Here it is worth recording that the survey's estimate of Iraq's pre-invasion
death rate, which was used as the baseline of the survey, was roughly the same
as the one used by both the CIA and the US Census Bureau.
As in the instance of the first survey, this study found that the actual number
of dead Iraqis could in fact be higher. The fact that this study tabulated "excess
deaths" implies that these people would still be alive if the US had not
invaded their country.
While the staggeringly high number of the dead may shock some, for others
who have kept track of facts it is no great wonder that surveyors have found
a steady increase in Iraqi mortality since the invasion and a steeper increase
in the last year. This alarmingly reflects the worsening violence which even
the US military, the news media and civilian groups have been forced to admit.

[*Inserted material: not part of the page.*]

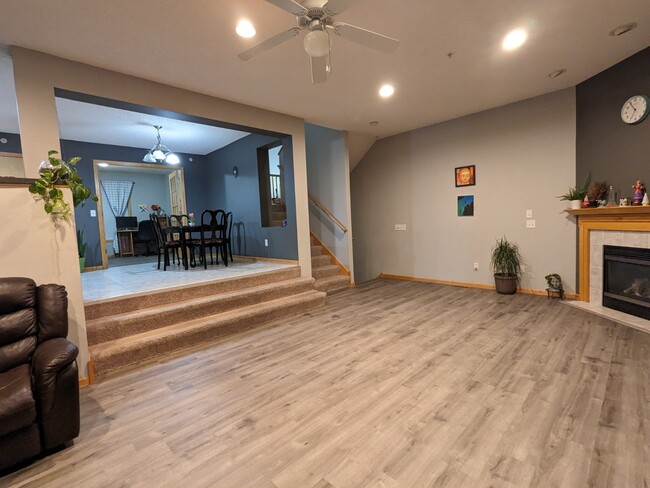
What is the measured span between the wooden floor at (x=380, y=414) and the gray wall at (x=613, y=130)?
1845mm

Most of what we have heard reported, prior to this survey, had been deaths
in Baghdad, with headlines like "50 Bodies Found in Baghdad" and "Baghdad
Morgue Reporting 100 Bodies per Day." They are stories that have failed
to take into account the rest of the country, although Baghdad is roughly 20%
of the total population of Iraq. What has been happening in the rest of the
country is a question that the latest survey answers: that there are approximately
500 unexpected violent deaths every single day throughout Iraq.
The survey found that 87% of the deaths had occurred during the occupation
rather than during the initial invasion, and that 31% of them were a consequence
of attacks and air strikes by the coalition forces.
It was no surprise that Mr. Bush dismissed the findings of the study. He did
not consider the report credible and said that the methodology used was "pretty
well discredited." I'm sure that the feeble-minded Mr. Bush took a very
close look at the methodology used in the study.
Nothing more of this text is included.